Written exercise: Copy out exactly the lines from the one containing "Looking at this" to the end of the records below, both included, and nothing else.

Task input:

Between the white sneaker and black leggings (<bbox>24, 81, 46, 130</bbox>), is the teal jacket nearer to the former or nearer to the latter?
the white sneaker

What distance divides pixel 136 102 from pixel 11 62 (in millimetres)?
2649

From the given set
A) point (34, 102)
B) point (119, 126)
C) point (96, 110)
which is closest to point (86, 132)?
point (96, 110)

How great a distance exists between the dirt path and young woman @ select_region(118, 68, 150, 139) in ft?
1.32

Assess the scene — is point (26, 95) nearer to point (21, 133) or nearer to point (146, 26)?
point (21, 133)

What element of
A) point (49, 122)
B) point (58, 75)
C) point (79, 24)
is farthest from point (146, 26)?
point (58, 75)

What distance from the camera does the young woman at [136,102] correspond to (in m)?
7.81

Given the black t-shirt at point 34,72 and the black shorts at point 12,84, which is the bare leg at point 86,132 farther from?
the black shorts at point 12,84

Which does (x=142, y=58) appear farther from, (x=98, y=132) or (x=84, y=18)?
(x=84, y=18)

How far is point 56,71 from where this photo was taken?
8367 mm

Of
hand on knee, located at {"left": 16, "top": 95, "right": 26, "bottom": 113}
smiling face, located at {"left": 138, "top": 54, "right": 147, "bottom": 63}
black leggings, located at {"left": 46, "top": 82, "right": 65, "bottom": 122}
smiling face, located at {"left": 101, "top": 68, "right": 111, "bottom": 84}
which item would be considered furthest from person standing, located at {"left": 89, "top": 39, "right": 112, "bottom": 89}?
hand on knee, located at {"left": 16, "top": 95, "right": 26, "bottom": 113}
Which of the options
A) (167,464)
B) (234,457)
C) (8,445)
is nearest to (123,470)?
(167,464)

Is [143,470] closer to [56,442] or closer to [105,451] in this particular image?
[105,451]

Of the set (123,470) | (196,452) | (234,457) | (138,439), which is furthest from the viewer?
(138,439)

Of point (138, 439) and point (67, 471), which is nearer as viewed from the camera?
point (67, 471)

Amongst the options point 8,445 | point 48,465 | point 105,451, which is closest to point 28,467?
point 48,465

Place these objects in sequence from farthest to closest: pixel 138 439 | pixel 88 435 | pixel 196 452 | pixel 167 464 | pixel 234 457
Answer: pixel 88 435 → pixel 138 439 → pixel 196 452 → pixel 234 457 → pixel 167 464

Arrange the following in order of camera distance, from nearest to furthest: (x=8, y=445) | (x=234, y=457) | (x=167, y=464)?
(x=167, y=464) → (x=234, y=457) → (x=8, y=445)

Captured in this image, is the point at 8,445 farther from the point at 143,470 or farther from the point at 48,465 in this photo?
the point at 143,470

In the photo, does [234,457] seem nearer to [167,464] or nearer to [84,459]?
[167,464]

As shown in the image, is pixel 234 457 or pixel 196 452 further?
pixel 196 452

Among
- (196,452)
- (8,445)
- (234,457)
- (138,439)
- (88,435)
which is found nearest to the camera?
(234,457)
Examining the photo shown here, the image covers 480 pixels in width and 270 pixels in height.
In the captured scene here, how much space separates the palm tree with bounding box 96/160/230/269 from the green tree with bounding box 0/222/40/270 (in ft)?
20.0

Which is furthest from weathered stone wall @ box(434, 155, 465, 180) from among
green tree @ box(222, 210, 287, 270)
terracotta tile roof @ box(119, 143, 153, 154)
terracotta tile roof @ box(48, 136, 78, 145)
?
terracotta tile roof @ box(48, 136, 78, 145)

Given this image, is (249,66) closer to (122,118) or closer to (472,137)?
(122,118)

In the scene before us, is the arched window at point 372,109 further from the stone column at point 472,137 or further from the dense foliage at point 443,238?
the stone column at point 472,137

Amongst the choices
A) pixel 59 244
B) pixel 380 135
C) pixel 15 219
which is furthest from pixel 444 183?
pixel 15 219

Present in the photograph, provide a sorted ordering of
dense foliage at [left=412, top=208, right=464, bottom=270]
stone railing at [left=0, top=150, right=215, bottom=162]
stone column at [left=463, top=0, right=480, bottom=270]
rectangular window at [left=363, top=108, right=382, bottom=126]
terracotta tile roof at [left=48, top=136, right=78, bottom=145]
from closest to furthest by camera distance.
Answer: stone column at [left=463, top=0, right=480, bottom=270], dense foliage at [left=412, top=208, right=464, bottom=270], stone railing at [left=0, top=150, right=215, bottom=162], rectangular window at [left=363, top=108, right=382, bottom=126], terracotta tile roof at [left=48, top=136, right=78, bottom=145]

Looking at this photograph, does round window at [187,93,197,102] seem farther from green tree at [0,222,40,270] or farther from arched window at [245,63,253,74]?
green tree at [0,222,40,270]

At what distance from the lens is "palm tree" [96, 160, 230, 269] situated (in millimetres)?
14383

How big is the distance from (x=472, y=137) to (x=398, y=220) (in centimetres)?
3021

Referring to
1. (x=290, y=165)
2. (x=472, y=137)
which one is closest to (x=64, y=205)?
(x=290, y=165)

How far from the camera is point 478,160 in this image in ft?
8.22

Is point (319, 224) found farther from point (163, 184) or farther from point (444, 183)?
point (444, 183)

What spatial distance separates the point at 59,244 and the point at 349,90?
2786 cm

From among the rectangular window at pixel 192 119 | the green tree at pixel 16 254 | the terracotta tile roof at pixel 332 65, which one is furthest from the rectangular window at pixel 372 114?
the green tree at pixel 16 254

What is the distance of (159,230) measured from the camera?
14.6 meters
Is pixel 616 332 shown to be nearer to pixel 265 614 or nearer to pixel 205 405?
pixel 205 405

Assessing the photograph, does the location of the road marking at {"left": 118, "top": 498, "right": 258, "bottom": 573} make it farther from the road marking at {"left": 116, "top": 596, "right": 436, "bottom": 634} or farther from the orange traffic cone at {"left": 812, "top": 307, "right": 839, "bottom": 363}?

The reply:
Looking at this photograph, does round window at [187,93,197,102] seem farther from green tree at [0,222,40,270] or farther from arched window at [245,63,253,74]?
green tree at [0,222,40,270]

At what distance from the lens is "palm tree" [96, 160, 230, 269] situated (in millimetres)?
14383

How big is the distance from (x=472, y=137) to (x=398, y=220) (in centimetres)?
3021

Referring to
1. (x=290, y=165)
2. (x=472, y=137)
which one is closest to (x=64, y=205)?
(x=290, y=165)

How far from the camera is point 478,160 in this image in ft?
8.22

Is point (319, 224) found farther from point (163, 184) or farther from point (444, 183)?
point (444, 183)

What spatial distance separates the point at 59,244 and the point at 349,90?
2786 cm

From among the rectangular window at pixel 192 119 | the green tree at pixel 16 254 | the terracotta tile roof at pixel 332 65, which one is furthest from the rectangular window at pixel 372 114?
the green tree at pixel 16 254

What is the distance of (159,230) measured from the camera?
14.6 meters
Is pixel 616 332 shown to be nearer to pixel 265 614 or nearer to pixel 205 405?
pixel 205 405

Assessing the photograph, does the location of the road marking at {"left": 118, "top": 498, "right": 258, "bottom": 573} make it farther from the road marking at {"left": 116, "top": 596, "right": 436, "bottom": 634} or farther from the orange traffic cone at {"left": 812, "top": 307, "right": 839, "bottom": 363}?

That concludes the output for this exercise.